Esophageal cancer is often preceded by Barrett’s esophagus, a condition in which cells within the lining of the esophagus begin to change shape and can grow abnormally.
Between one and five people in every 100 with Barrett’s esophagus go on to develop esophageal cancer in their life-time, which can be difficult to treat.
At present, Barrett’s esophagus and esophageal cancer are diagnosed using biopsies, which look for signs of dysplasia, the proliferation of abnormal cancer cells.
Now, researchers from the University of Cambridge have shown that variations in mutations across the esophagus mean that biopsies may miss cells with important mutations.
A sample was more likely to pick up key mutations if taken using the Cytosponge, developed by Rebecca Fitzgerald at the Medical Research Council Cancer Research Unit at the University of Cambridge.

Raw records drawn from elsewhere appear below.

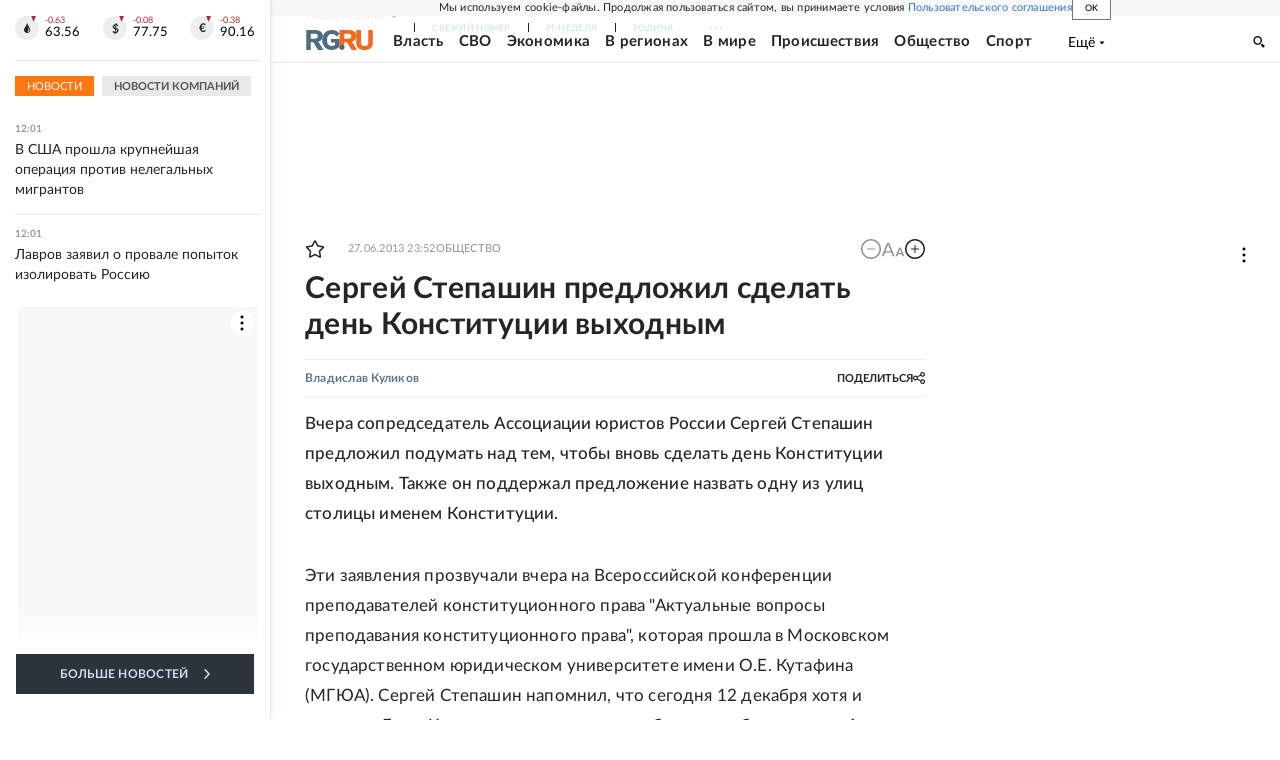

--- FILE ---
content_type: text/html
request_url: https://tns-counter.ru/nc01a**R%3Eundefined*rg_ru/ru/UTF-8/tmsec=mx3_rg_ru/490642964***
body_size: 17
content:
B25C7307696F456DG1768899949:B25C7307696F456DG1768899949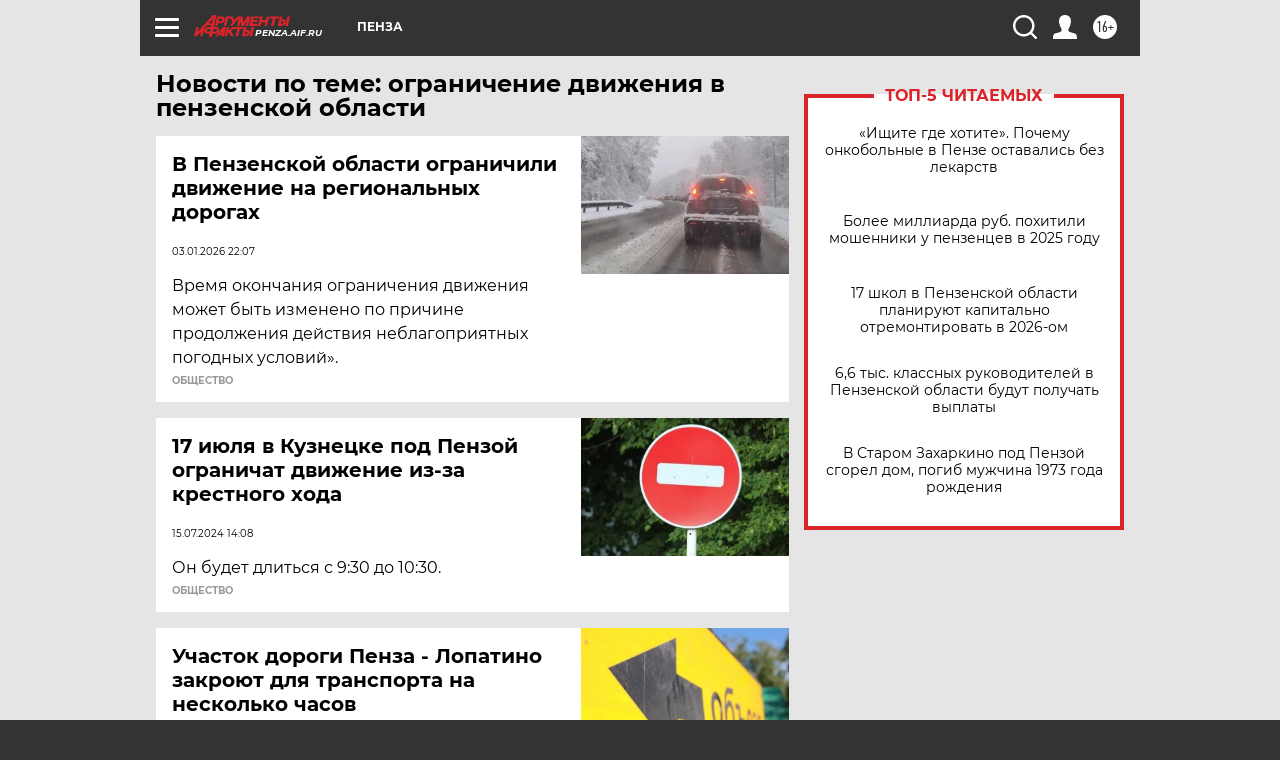

--- FILE ---
content_type: text/html
request_url: https://tns-counter.ru/nc01a**R%3Eundefined*aif_ru/ru/UTF-8/tmsec=aif_ru/405062865***
body_size: -72
content:
974579026977A47FX1769448575:974579026977A47FX1769448575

“The trouble with Barrett’s esophagus is that it looks bland and might span over 10cm,” said Fitzgerald.
“We created a map of mutations in a patient with the condition and found that within this stretch, there is a great deal of variation amongst cells,” she said.
“Some might carry an important mutation, but many will not. If you’re taking a biopsy, this relies on your hitting the right spot. Using the Cytosponge appears to remove some of this game of chance,” she said.
Fitzgerald and colleagues carried out whole genome sequencing to analyse paired Barrett’s esophagus and esophageal cancer samples taken at one point in time from 23 patients, as well as 73 samples taken over a three-year period from one patient with Barrett’s esophagus.
The researchers found patterns of mutations in the genome that provided a ‘fingerprint’ of the causes of the cancer.
The team found fingerprints which they believe are due to the damage caused to the esophagus by stomach acid splashing onto its walls; the same fingerprints could be seen in both Barrett’s esophagus and esophageal cancer, suggesting that these changes occur very early on the process.
Even in areas of Barrett’s esophagus without cancer, the researchers found a large number of mutations in their tissue – on average 12,000 per person (compared to an average of 18,000 mutations within the cancer).
Many of these are likely to have been ‘bystanders’, genetic mutations that occurred along the way but that were not actually implicated in cancer.
The study was published in the journal Nature Genetics.